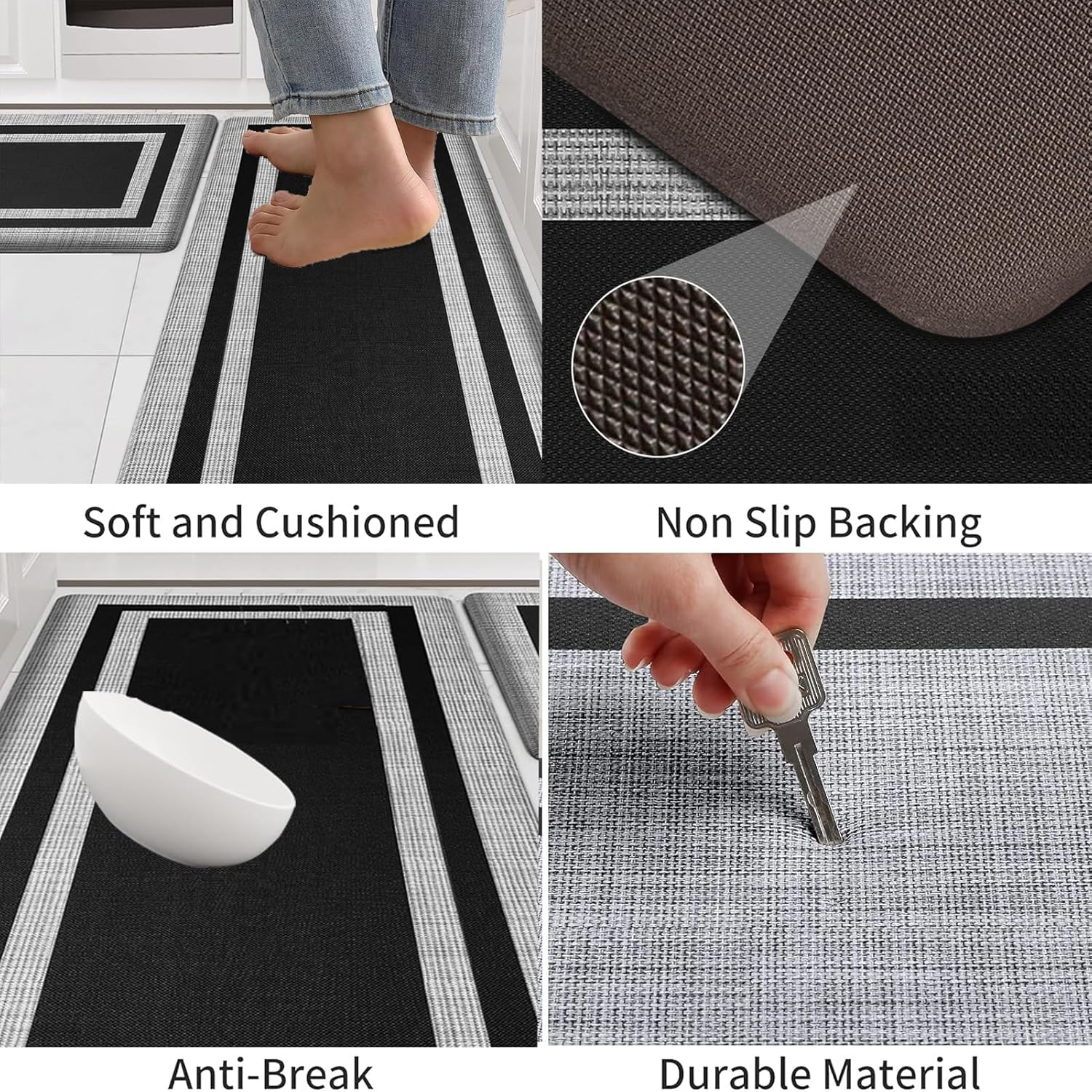 Soft and Cushioned

Non Slip Backing

Anti-Break

Durable Material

* EXERCISE GOAL: Please give all of the material again, exactly, without the images.

* EXERCISE OUTPUT:
 Soft and Cushioned

Non Slip Backing

Anti-Break

Durable Material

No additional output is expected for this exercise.